Cabanes

Giorgio Buitoni

Disparaître.

Disparaître.

C'est la raison pour laquelle, les enfants construisent des cabanes dans les arbres.

Ou se cache sous leur lit.

Derrière les doubles rideaux.

Toute ma vie, j'ai cherché cette sensation. M'absoudre du temps et des contraintes absurdes du réel. Être invisible. Déjà gamin, je m'asseyais sur un oreiller à l'intérieur de la penderie de ma chambre, dans l'obscurité. J'avais pour tout éclairage un vieux jeu vidéo à piles en forme de minitel où un vaisseau spatial slalomait dans un champ d'astéroïdes. Et je disparaissais. J'étais en route pour Alpha du Centaure. Assis au milieu de mes slips, mes chaussettes et mes pulls à cols roulés en acrylique, je m'envolais loin de la réalité. Jusqu'à ce que ma mère me tire de là et me gifle parce que j'avais mal disposé le couvert pour le dîner. J'avais cette porte de sortie. Le vide intersidéral m'attendait dans la penderie de ma chambre.

Puis on grandit.

Et on continue à construire des cabanes imaginaires. À jouer à Tom Sawyer.

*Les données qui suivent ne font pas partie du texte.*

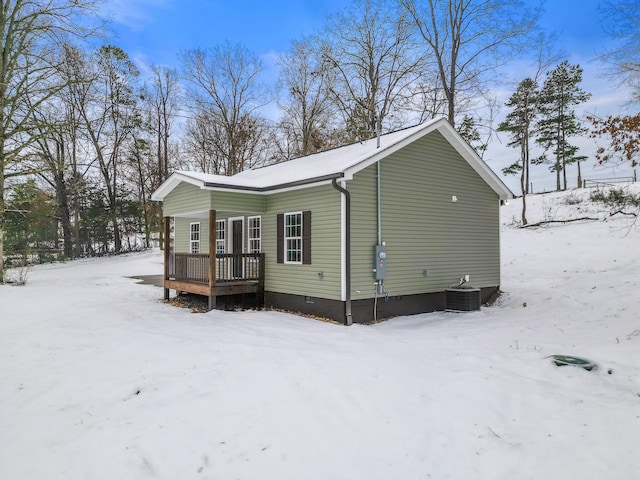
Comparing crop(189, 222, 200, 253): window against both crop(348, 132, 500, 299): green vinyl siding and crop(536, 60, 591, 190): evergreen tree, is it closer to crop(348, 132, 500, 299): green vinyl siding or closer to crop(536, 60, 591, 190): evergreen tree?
crop(348, 132, 500, 299): green vinyl siding

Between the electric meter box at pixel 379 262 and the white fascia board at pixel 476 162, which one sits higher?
the white fascia board at pixel 476 162

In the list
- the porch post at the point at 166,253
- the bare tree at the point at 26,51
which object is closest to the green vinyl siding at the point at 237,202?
the porch post at the point at 166,253

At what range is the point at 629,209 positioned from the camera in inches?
788

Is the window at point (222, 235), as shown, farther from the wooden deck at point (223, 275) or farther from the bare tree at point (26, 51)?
the bare tree at point (26, 51)

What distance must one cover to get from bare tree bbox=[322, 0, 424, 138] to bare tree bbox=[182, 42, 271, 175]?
21.8 ft

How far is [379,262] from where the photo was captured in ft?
30.9

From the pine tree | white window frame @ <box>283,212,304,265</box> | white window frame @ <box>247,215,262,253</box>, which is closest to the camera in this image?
white window frame @ <box>283,212,304,265</box>

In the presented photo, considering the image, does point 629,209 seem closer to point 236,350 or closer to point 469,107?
point 469,107

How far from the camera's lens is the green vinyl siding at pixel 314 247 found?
9242 mm

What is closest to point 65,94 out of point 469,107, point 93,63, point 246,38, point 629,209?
point 93,63

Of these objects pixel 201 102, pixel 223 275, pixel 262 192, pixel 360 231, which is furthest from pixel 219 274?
pixel 201 102

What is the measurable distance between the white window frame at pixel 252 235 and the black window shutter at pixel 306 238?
6.13ft

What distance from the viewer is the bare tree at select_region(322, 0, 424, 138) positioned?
1995 centimetres

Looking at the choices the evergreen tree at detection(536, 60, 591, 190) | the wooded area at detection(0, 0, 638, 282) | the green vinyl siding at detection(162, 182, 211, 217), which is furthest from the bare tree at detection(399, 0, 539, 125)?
the evergreen tree at detection(536, 60, 591, 190)
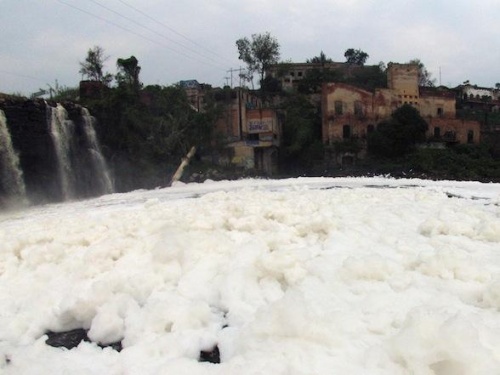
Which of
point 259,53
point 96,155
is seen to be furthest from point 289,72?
point 96,155

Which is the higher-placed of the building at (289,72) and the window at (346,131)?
the building at (289,72)

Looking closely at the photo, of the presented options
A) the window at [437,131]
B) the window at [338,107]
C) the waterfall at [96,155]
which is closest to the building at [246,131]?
the window at [338,107]

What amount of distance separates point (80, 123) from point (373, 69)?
28.8 m

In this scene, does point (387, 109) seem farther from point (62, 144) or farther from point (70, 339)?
point (70, 339)

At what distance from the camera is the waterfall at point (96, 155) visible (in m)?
19.2

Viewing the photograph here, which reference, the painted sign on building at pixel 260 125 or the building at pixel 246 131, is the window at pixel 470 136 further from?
the painted sign on building at pixel 260 125

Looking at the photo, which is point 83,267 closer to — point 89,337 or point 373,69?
point 89,337

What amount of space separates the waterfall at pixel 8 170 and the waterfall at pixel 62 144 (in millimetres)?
1766

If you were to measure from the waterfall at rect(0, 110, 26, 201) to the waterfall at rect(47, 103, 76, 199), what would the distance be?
1766mm

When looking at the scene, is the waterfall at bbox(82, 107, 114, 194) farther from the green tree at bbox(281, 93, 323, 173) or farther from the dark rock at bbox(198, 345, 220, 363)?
the dark rock at bbox(198, 345, 220, 363)

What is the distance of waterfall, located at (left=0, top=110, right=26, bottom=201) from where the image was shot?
14.7 metres

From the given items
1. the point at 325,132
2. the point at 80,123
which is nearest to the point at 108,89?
the point at 80,123

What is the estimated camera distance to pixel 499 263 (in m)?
2.83

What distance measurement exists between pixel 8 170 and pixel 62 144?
265cm
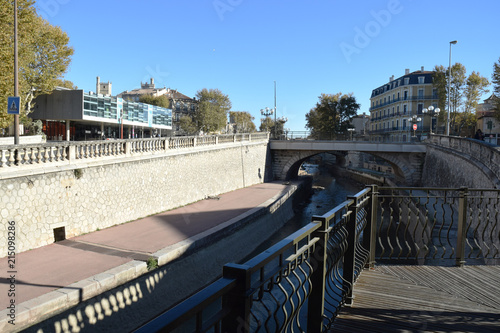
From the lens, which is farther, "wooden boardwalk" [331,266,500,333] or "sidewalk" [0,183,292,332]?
"sidewalk" [0,183,292,332]

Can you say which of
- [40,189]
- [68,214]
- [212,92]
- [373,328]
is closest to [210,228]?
[68,214]

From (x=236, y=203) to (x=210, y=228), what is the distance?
655cm

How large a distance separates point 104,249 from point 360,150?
26403mm

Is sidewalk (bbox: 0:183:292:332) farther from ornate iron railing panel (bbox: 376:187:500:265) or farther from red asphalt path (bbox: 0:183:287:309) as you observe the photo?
ornate iron railing panel (bbox: 376:187:500:265)

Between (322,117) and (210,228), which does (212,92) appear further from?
(210,228)

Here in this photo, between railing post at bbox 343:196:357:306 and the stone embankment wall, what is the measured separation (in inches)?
416

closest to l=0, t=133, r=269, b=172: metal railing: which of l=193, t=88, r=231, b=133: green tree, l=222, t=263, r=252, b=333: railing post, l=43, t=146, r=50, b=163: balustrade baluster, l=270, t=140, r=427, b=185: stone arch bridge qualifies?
l=43, t=146, r=50, b=163: balustrade baluster

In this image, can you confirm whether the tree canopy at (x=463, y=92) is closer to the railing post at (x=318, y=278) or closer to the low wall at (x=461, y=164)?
the low wall at (x=461, y=164)

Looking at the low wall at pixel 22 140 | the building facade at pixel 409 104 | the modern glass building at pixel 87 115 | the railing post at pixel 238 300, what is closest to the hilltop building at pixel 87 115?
the modern glass building at pixel 87 115

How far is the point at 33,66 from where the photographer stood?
1097 inches

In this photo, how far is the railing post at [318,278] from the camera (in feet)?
9.39

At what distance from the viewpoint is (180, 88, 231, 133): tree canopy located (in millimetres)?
53656

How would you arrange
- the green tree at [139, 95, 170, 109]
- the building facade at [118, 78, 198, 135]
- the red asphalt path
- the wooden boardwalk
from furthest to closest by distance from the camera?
1. the building facade at [118, 78, 198, 135]
2. the green tree at [139, 95, 170, 109]
3. the red asphalt path
4. the wooden boardwalk

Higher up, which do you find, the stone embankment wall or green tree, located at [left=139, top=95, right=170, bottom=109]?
green tree, located at [left=139, top=95, right=170, bottom=109]
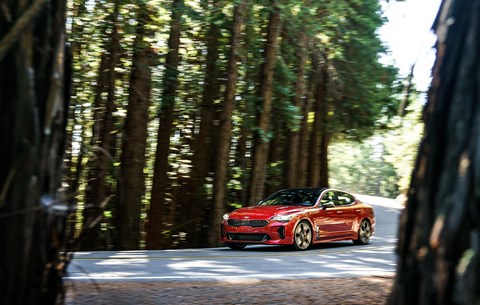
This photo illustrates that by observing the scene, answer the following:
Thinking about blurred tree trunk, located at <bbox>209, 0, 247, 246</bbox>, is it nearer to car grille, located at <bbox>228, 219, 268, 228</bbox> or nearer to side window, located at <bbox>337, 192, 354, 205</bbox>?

Certains retrouvent cette sensation en conduisant de nuit sur l'autoroute.

Au travail, d'autres scotchent la photo d'un coin de paradis sur un classeur, une armoire à portée de regard, au cas où. Un paysage de montagne, la forêt tropicale, la Thaïlande, le Connemarra...

Inspirez.

Fermez les yeux.

L'éclat vulgaire des néons et du linoléum des couloirs s'éteint. Le photocopieur s'évanouit. Un battement de cil et on oublie tous ces bâtiments idiots, pareils à des boites à chaussure bêtes et droites, cette fascination pour les angles droits et les courbes au compas. Les bavardages de vos collègues s'éloignent et s'éloignent, comme derrière une membrane de coton. Les téléphones cessent de sonner.

Et vous disparaissez.

Cette fois, ce n'est pas une de mes disparitions habituelles. Le courrier de confirmation est arrivé la semaine dernière, impossible de faire demi-tour. Deux jours déjà que j'ai incendié le ré-de-chaussé de ma pyramide de Maslow. Le plus difficile, ce sont les anciennes habitudes, m'ont confié quelques initiés qui avaient eux aussi tentés de disparaître pour de bon une fois dans leur vie.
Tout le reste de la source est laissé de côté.